I was always the girl that no-one wanted to be seen with at school. You know the type; quiet, nerdy, and more often be seen reading a book than talking with another human being. Even after I grew out of my nerdy stage, I still wore a proverbial banner around my neck that read ‘WARNING: Preconceived notions attached. Speak to at own risk.’ It wasn’t the glasses I wore; I ditched them for contacts in year nine. It wasn’t my hair, either; I must’ve tried a thousand different styles above a thousand different smiles in my search to fit in, but nothing worked. I just couldn’t put my finger on it.
Fitting in wasn’t the only problem that dogged my schooling though, of course; as they say, bad things come in threes. My childhood was practically a montage of violence, alcohol and failure.
A father whose mid-life crisis drove him to drink. The empty bottles, scattered across the kitchen table every morning, that drove us to poverty. The half-empty paychecks that drove my father to anger. The undirected rage that drove my father to hit my mother. The beatings that drove my mother to drink like my father. The alcohol that drove my parents to separate at the end of year eleven.
And so on and so forth; a classic case of self-perpetuating domestic violence. My floor-scraping grades could be blamed away as the fault of the situation at home, but for the sake of the whole ‘bad things come in threes’ thing it can have its own little place in my book of mishaps.

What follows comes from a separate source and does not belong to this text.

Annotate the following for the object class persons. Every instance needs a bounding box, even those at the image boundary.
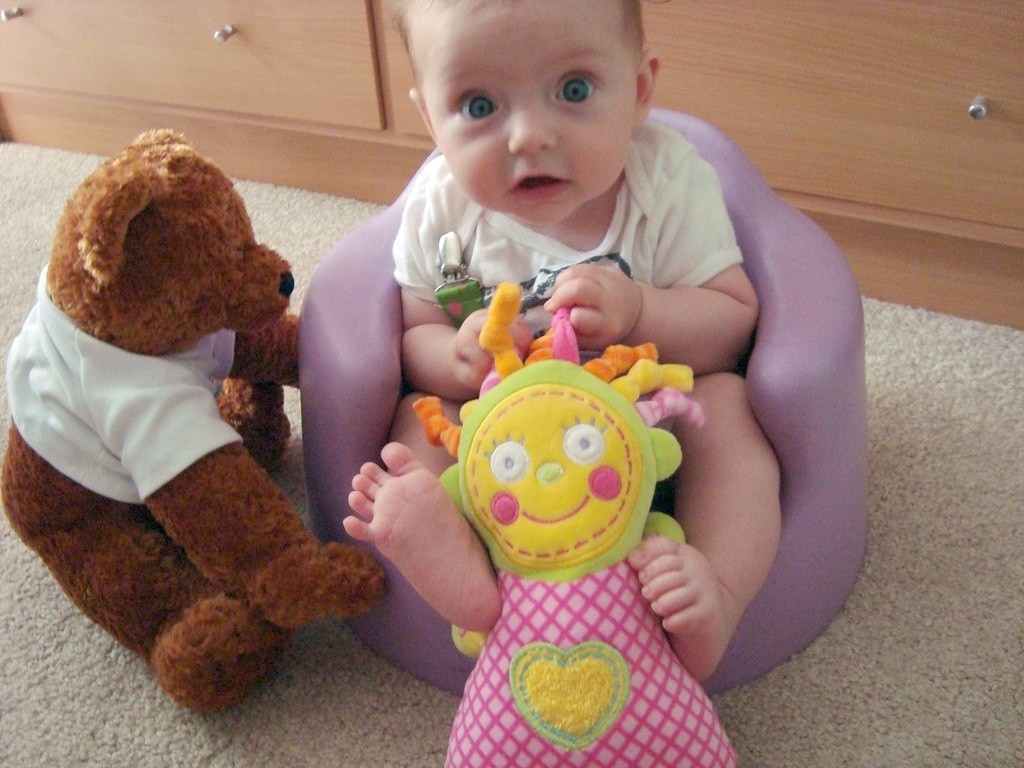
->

As if things weren’t bad enough on their own, I had little miss Clarabelle Daisy to make me look all the worse by comparison.
Clara is one of those people who must have a guardian angel hanging over their shoulder. Everyone thought so – even she claimed to have heard an angel singing to her when she cried this one time in year five. There was no real way to prove or disprove that though, because little miss never cried apart from that one time. I mean, why would she have to? She lived the perfect life.
By virtue of her radiant beauty and polished smile the other girls in our year – we had to be in the same year at school, of course – elevated her to ‘unofficial’ head of the ‘unofficial’ popular group, whose word was pretty much law amongst anyone with any hope of being one of the ‘pretty girls’. And, by virtue of her flawless grades and selfless after-school charity work, the teachers elevated her to the position of Head Girl in year twelve – which came as a surprise to no-one, by the way. It’s little surprise she had such a good academic and community track record; her parents were as wealth as the Catholic Church, so – unlike me – she didn’t need to get a job, but could spend her time studying and giving starving African children bread or some crap.
Oh, and partying. Don’t forget the partying, though I can only guess how much time she spent on that. I was never invited to any.
As the end of year twelve loomed into view and I was still friendless and failing – not to mention torn up over my parent’s recent divorce – I decided that something needed to change. I’d had enough of always being at the bottom while Clara sailed effortlessly above the clouds. There’s only so much one can take – and twelve years is way past that limit.
So in term three, I decided to make my way down to my local library and loan out some self-help books. Not those trashy, vain self-help books for people who don’t actually need help; I was looking for the heavy duty stuff for serious people. It took some hunting, but eventually I found some battered old books that looked like they would do the trick. I took them out and took them home, and dedicated as many hours between coming home from school and the tear-soaked, crumpling mess that was dinner with my mother as I could find to following their steps to the letter.
And it worked. I managed to pull my grades together enough to pass my exams and get into a course in business management at university. Everyone’s jaw hit the floor when they heard – but that wasn’t really what mattered to me, as nice as it was to be able to know people are talking about you behind your back in a good way for once.
No, what really mattered to me was the way people saw me once I was in university. I made a good first impression there, and kept it up with ease; friends came slowly but surely, as did the high grades. I was doing something I enjoyed and I was doing it in an environment that I felt comfortable in. Now it was me that everyone said had the guardian angel over my shoulder; I moved out of home in my first year at uni, and my personal life settled down immensely as a result.
Clara, on the other hand – little miss Clarabelle Daisy – took a turn in the other direction, though. Her grandmother died a few weeks before our final year twelve exams, and she bombed out horribly. Her application for a re-sit was rejected to boot. She didn’t get into the law degree she and everyone else had expected she would, and with no other plan – who would have expected the little miss not to get what she wanted? – she drifted aimlessly for months. Last I heard she’d gotten involved with drugs and alcohol; rumour had it she was running out of money – her parents had cut her off from their supply, see – and some slack-jaws were spinning tales that she was whoring herself out to guys for money. Even the most gullible didn’t believe that last one of course, but there are still some who say it’s only a matter of time.
Still, she should be thankful. She got a good childhood; no worries or cares, always kept safe and snuggled by her guardian angel. Now it’s my turn; I want some of that security and prosperity that she always took for granted. So what if her life’s falling apart just as mine’s finally coming together? I survived without any sort of angel watching over me, so she should be able to do the same. She was always the stronger one, after all; the smarter one, the prettier one, the richer one.
Besides, I’ve grown quite fond of my attic angel. I do love sitting under the trapdoor and listening to him sing all through the night.